LO SOLICITADO — Reescriba como lista el párrafo que empieza «De acuerdo al análisis de Roberto González Echeverría» del fragmento sobre el barroco de Lezama y conserve sus datos principales.

FRAGMENTO —
╔══

De acuerdo al análisis de Roberto González Echeverría, en Lezama hay elevación de pensamiento y sentimiento producidos por la acumulación de figuras y el desdén por toda regla o categoría. Lezama, dice González Echevarría, “persigue no lo bello sino lo sublime, que incluye lo feo,lo de mal gusto, lo discordante porque produce efectos, como el humor y el terror”. La elevación del tema, lo sublime del pensamiento, está en consonancia con el ceremonial y la fastuosa preparación de la comida. Todo gran poema, ha dicho Lezama, empieza por la cocina. La insistencia en el éxtasis, el placer, la emoción, la elevación y lo personal del poeta Lezama la extiende a su plano más amplio, al de la identidad americana, que él ya vislumbra en el barroco de las Indias. Porque para postular la identidad cultural se necesita la del poeta específico. El barroco, el neobarroco de Lezama, se inscribe en la búsqueda de la identidad americana que predomina en la literatura de América Latina durante el siglo XX. Como otros, Lezama se remonta al período colonial, pero mientras muchos lo hacen apelando a las crónicas de la conquista, Lezama lo hace remontándose al barroco, que él considera no sólo una poética sino un estilo de vida. Es un gesto de desafío, nos recuerda González Echeverría, que Lezama asume,para “rescatar lo más vilipendiado de la tradición española, lo de peor gusto, lo inaceptable más allá de las fronteras del idioma, e instalarlo en el origen de la cultura latinoamericana”.

╚══

DATOS MOSTRADOS —
╔══

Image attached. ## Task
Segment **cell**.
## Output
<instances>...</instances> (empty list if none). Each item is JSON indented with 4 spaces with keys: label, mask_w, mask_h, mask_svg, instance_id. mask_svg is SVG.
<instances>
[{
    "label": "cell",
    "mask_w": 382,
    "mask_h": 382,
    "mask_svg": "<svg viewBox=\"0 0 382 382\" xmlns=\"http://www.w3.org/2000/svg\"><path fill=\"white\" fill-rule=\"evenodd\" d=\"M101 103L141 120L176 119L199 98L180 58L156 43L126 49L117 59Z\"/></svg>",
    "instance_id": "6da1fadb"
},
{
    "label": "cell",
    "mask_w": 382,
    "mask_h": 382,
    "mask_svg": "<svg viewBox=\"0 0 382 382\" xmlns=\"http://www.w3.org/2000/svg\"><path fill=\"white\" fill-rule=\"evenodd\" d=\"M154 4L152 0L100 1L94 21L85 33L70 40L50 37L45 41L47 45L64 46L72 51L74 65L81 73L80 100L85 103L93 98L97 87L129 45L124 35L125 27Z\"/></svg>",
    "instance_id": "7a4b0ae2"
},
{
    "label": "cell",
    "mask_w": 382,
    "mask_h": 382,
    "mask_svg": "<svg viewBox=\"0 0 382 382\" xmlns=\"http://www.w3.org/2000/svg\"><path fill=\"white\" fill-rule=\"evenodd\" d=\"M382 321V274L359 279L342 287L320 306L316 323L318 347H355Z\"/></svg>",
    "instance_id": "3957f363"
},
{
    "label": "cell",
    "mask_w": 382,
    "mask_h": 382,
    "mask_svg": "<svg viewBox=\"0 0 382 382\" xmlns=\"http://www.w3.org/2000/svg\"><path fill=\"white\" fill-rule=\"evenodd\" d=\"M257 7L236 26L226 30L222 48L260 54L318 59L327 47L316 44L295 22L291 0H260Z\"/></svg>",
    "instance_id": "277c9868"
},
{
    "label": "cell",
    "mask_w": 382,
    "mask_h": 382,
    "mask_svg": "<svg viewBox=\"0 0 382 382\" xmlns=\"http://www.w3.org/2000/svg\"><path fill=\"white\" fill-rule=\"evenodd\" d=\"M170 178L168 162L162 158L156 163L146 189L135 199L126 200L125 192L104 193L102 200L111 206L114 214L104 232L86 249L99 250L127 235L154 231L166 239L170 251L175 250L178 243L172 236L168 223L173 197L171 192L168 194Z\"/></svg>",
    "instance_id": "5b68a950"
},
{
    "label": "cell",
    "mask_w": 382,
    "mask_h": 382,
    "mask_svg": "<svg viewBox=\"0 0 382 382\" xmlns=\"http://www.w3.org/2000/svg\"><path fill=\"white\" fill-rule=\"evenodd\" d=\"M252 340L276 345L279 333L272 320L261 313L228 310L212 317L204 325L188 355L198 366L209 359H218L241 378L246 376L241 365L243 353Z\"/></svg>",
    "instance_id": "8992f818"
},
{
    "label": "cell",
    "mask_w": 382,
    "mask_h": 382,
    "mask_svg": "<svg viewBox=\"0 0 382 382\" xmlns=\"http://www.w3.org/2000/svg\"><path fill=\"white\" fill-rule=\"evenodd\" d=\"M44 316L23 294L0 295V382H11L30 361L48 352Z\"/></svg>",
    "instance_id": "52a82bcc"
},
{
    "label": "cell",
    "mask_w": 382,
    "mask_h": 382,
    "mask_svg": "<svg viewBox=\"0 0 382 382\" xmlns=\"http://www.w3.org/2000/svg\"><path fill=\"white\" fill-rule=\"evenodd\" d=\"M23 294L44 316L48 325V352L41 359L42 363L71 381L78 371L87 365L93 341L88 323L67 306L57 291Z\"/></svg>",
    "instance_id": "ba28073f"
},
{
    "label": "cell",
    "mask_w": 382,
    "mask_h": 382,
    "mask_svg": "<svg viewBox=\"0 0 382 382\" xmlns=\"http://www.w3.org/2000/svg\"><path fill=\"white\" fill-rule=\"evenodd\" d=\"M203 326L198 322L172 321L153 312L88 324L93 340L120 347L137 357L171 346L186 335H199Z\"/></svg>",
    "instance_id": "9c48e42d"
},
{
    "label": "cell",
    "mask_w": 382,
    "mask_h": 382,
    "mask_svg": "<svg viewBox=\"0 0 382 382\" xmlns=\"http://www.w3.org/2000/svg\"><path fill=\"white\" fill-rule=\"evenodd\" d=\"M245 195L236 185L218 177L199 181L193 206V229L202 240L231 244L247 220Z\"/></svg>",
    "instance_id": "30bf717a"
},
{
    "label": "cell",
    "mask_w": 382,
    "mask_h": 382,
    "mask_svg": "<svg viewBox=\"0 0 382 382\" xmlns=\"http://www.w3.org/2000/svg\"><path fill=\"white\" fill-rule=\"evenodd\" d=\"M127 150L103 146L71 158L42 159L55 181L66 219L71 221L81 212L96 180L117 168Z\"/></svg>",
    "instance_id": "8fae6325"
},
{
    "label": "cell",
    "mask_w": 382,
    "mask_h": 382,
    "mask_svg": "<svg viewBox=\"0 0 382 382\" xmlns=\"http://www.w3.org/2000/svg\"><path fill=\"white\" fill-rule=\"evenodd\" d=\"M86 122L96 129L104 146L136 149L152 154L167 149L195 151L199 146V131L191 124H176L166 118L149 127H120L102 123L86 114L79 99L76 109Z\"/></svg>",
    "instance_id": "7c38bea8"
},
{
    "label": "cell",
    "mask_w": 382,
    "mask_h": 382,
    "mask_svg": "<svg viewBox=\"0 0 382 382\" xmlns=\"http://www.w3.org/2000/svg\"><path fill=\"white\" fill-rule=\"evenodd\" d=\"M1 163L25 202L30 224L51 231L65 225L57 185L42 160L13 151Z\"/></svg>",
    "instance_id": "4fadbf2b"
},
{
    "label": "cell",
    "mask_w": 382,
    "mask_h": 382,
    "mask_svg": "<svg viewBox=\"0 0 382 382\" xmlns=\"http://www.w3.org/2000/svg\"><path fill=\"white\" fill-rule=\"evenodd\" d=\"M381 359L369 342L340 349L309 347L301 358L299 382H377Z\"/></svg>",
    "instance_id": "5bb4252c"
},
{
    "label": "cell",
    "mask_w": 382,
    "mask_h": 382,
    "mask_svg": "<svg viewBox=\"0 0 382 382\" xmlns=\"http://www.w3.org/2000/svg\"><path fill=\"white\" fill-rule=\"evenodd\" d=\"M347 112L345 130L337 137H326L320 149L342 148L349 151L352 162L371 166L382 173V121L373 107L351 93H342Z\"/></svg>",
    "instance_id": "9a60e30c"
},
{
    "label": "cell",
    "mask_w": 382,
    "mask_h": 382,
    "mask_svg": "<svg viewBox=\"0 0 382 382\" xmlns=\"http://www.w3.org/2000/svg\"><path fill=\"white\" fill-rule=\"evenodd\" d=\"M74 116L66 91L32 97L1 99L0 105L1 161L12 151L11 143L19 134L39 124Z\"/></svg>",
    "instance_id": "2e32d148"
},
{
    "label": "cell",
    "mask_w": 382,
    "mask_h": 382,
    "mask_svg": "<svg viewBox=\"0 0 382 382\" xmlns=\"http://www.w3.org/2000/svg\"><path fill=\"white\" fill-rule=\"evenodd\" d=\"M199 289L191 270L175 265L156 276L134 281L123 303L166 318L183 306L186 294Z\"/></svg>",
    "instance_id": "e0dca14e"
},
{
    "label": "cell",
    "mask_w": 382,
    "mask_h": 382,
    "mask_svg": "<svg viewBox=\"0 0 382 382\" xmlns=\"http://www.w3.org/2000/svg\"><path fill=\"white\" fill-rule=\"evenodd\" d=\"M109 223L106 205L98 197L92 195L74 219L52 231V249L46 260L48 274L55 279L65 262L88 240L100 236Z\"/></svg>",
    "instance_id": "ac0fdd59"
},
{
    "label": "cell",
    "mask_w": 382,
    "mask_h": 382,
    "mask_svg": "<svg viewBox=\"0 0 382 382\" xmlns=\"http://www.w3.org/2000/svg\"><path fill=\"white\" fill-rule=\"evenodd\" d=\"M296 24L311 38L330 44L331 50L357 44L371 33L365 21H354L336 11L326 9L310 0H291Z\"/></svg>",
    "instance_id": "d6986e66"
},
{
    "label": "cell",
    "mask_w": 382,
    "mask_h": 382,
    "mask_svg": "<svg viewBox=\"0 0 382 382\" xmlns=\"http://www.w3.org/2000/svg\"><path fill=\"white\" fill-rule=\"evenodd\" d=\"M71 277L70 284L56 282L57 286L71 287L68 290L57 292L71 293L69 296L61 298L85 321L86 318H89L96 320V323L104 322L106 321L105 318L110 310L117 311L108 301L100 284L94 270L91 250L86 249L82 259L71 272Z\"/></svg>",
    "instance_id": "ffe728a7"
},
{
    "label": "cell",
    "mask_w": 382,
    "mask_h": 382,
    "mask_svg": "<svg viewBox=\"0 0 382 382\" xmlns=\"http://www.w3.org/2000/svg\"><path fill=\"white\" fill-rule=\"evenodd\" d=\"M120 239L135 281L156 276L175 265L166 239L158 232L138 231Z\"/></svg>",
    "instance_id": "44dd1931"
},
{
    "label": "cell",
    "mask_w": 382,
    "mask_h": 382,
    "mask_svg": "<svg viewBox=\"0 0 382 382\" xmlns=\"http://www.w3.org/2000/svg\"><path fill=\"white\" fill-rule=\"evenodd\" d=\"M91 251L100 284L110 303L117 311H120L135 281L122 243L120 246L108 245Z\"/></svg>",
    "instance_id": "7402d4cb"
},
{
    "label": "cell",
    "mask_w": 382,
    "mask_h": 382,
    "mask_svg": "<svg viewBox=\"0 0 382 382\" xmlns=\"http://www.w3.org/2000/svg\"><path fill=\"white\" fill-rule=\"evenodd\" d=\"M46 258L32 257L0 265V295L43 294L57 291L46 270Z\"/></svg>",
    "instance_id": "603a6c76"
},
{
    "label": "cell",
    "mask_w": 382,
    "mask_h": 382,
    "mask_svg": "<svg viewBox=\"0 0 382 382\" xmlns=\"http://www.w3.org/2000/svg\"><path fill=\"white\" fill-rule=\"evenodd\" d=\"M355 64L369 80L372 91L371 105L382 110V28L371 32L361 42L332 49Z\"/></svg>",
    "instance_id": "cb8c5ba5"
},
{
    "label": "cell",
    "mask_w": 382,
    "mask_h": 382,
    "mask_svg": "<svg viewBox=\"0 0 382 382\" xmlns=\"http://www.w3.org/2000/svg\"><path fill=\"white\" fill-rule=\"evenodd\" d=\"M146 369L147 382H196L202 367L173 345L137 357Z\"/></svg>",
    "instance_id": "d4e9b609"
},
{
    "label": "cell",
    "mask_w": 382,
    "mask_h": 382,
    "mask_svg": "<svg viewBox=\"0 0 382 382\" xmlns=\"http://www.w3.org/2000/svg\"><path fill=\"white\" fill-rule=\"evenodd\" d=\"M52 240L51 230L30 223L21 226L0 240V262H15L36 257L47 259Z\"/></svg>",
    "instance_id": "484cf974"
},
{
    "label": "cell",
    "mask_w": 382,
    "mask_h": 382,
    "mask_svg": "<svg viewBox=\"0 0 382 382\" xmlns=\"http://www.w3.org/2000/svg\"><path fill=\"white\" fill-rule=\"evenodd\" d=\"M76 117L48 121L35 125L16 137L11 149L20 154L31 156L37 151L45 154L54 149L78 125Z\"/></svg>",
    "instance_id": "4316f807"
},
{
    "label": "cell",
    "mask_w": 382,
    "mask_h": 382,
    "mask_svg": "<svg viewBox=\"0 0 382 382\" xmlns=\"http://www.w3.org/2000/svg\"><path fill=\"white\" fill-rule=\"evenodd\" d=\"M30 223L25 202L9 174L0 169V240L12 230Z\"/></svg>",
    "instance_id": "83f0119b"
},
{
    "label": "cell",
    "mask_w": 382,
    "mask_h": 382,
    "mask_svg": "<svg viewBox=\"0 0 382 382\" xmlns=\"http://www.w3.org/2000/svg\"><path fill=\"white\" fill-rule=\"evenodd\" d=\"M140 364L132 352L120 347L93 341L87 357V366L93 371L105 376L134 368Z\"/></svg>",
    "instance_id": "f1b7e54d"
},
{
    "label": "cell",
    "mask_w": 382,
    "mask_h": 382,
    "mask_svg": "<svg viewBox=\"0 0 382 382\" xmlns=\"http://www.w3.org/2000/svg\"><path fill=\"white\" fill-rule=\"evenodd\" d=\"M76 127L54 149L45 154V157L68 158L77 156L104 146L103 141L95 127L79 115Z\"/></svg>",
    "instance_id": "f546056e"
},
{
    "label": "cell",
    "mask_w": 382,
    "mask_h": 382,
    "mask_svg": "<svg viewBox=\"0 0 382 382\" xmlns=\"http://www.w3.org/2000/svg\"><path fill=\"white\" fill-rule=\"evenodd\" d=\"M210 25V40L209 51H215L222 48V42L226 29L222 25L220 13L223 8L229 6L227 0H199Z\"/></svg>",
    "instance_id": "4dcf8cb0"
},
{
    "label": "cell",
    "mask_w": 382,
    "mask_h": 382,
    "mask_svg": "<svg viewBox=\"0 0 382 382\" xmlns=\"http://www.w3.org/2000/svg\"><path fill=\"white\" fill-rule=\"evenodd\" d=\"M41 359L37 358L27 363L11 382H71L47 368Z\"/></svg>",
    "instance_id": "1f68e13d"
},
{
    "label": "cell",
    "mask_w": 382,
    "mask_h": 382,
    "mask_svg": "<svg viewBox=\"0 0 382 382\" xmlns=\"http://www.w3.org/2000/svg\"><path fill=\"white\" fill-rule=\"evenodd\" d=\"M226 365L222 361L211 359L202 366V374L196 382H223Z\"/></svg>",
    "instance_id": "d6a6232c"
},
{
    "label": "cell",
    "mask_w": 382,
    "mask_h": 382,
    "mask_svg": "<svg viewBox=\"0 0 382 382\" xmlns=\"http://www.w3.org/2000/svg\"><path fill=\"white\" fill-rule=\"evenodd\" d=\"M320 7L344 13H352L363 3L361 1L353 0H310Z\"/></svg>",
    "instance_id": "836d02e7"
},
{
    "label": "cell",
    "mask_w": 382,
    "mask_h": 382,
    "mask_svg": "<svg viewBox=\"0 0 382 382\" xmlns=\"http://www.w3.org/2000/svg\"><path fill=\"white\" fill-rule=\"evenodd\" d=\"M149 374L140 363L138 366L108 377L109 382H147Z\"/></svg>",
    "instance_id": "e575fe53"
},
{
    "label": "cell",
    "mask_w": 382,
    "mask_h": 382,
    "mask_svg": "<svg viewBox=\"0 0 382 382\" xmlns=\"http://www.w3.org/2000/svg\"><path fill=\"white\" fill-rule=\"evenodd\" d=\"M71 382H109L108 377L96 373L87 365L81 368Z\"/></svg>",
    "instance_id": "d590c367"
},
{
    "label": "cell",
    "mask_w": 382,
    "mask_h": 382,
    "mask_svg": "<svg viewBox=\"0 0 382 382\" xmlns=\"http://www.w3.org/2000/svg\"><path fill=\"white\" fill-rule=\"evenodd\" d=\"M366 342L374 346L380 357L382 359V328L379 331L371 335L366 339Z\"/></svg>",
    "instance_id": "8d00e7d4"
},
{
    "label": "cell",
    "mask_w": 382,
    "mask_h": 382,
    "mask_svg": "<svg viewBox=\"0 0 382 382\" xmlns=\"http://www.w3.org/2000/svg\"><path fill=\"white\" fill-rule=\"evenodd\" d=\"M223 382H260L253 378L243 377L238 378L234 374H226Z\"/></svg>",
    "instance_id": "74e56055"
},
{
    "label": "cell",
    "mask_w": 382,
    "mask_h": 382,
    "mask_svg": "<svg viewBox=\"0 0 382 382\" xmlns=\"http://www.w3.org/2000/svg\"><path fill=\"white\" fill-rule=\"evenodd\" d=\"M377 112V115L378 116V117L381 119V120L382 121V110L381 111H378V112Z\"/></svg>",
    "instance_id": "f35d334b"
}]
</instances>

╚══

RESPUESTA —
- Según Roberto González Echeverría, en Lezama la acumulación de figuras y el desdén por toda regla o categoría producen una elevación de pensamiento y sentimiento.
- Lezama no persigue lo bello sino lo sublime. Esto incluye lo feo, lo de mal gusto y lo discordante, porque produce efectos como el humor y el terror.
- Esa elevación concuerda con el ceremonial y la fastuosa preparación de la comida. Para Lezama, todo gran poema empieza por la cocina.
- Lezama lleva su insistencia en el éxtasis, el placer, la emoción, la elevación y lo personal del poeta hasta la identidad americana, que ya vislumbra en el barroco de las Indias. Para postular la identidad cultural se necesita la del poeta específico.
- Su barroco, o neobarroco, se inscribe en la búsqueda de la identidad americana que predomina en la literatura latinoamericana del siglo XX.
- Como otros, se remonta al período colonial. Sin embargo, no acude a las crónicas de la conquista sino al barroco, que considera una poética y también un estilo de vida.
- Es un gesto de desafío: rescatar lo más vilipendiado y de peor gusto de la tradición española e instalarlo en el origen de la cultura latinoamericana.